- The cover of The Punisher (1998), #3 (January 1999). Art by Joe Jusko and Bernie Wrightson.

Publication information
- Publisher: Marvel Comics Marvel Knights
- Schedule: Monthly
- Format: Limited series
- Genre: Superhero Dark fantasy
- Publication date: November 1998 - February 1999
- No. of issues: 4
- Main character(s): Olivier Gadriel Punisher

Creative team
- Written by: Christopher Golden Thomas E. Sniegoski
- Penciller: Bernie Wrightson
- Inker: Jimmy Palmiotti
- Letterer: Richard Starkings
- Colorist(s): Brian Haberlin (Issues #1-2) Elizabeth Lewis (Issues #3-4)
- Editor(s): Joe Quesada Jimmy Palmiotti

= The Punisher (1998 series) =

1998 Marvel Comics limited series

The Punisher, also known as The Punisher: Purgatory, is a four-issue comic book limited series written by Christopher Golden and Thomas E. Sniegoski, illustrated by Bernie Wrightson, and published by Marvel Comics (through the Marvel Knights imprint) from 1998 to 1999. The series was a departure from typical Punisher stories in that it dealt with supernatural themes.

== Plot ==

Following Frank Castle's suicide, the alley where he took his own life became a shrine for all the downtrodden victims of crime. Nevertheless, a figure with glowing eyes and an arcane symbol on his forehead has been performing deeds similar to those of the Punisher. Gradually, this phantom starts to recall his identity, eventually uncovering not only the compulsion that drives him but also the guardian angel who failed to save his family.

== Prints ==

=== Issues ===

1. "Purgatory, Part 1: The Harvest"
2. "Purgatory, Part 2: The Mark of Cain"
3. "Purgatory, Part 3: A Gathering of Angels"
4. "Purgatory, Part 4: The Hour of Judgment"

== Continuity ==

The angelic rendition of the Punisher reappears in the four-issue miniseries Wolverine/The Punisher: Revelation.

In The Punisher series following this one, the character has gone back to being a mortal vigilante combating mundane criminals; the return to the status quo is explained via the Punisher commenting that he had grown weary of doing Heaven's bidding (referring to the offer made to him at the end of the aforementioned Revelation) and had quit its employ after telling the angels "where to stick it".

The Egyptian deity Khonshu expressed interest in the Punisher, but was deterred from anointing him by the Punisher's connection to Olivier, remarking that the vigilante "belongs to another" and that he "flies his lord's banner" (the Punisher's skull insignia). Later, while a member of the Thunderbolts, the Punisher is healed by an angel's feather after being fatally wounded. When Deadpool asks why the feather was drawn to him, the Punisher snaps, "I don't want to talk about it".

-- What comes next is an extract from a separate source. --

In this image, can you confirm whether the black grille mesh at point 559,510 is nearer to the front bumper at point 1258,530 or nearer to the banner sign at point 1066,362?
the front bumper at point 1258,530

The series retcons the events in Marvel Super Action #1, which had the Costa brothers die at the hands of an assassin named Audrey, not the Punisher. Additionally, Olivier insinuates that his own skull-like face inspired the Punisher's emblem, when it had earlier been implied in The 'Nam that the inspiration for the symbol came from a Viet Cong sniper called Monkey.

== Reception ==

The comic has been ridiculed for its revamping of the Punisher mythos, with Matt Duarte of The Weekly Crisis musing that it "alienated many readers and made the character toxic until Garth Ennis engineered his revival some years later". Nick Nadel of ComicsAlliance wrote, "Even horror legend Bernie Wrightson's artwork couldn't make Angel Punisher and his weird spiky guns not look completely silly and dated". Cracked.com's Maxwell Yezpitelok opined that the storyline "completely undermined the intent of the character who had the simplest goal of any superhero ever" and that it felt like "the sort of bullshit premise that could have only come from the mind of a coke-fueled TV executive pitching a toy-friendly Punisher animated series where they don't actually show him killing people". Ethan Kaye of Topless Robot succinctly stated in regards to the volume, "Thank God we have Garth Ennis to give us back the Punisher who liked guns and bombs again". 4thletter's Gavin Jasper said, "Purgatory still doesn't get as much hate as it deserves. Angel Punisher isn't a completely unusable idea. As a fan of Franken-Castle, I'd be a hypocrite for suggesting such a thing. If Ennis felt like it, I'm sure he could come up with a way to make it work. Remender and Ostrander (the last guy to write Punisher before this status quo) could make it work. Here, though, there's nothing that redeems such a bonehead concept."

Chuck Dixon, writer of various Punisher comics throughout the early 1990s, criticized the alterations made to the character's backstory, asserting, "I don't think origins like Batman's or Punisher's should be visited over and over again with everyone adding their two cents until the sum of all added details don't fit any more" and "Punisher's origin has been similarly screwed up, changing in the identities of his family's killers, making it a purposeful rather than random act".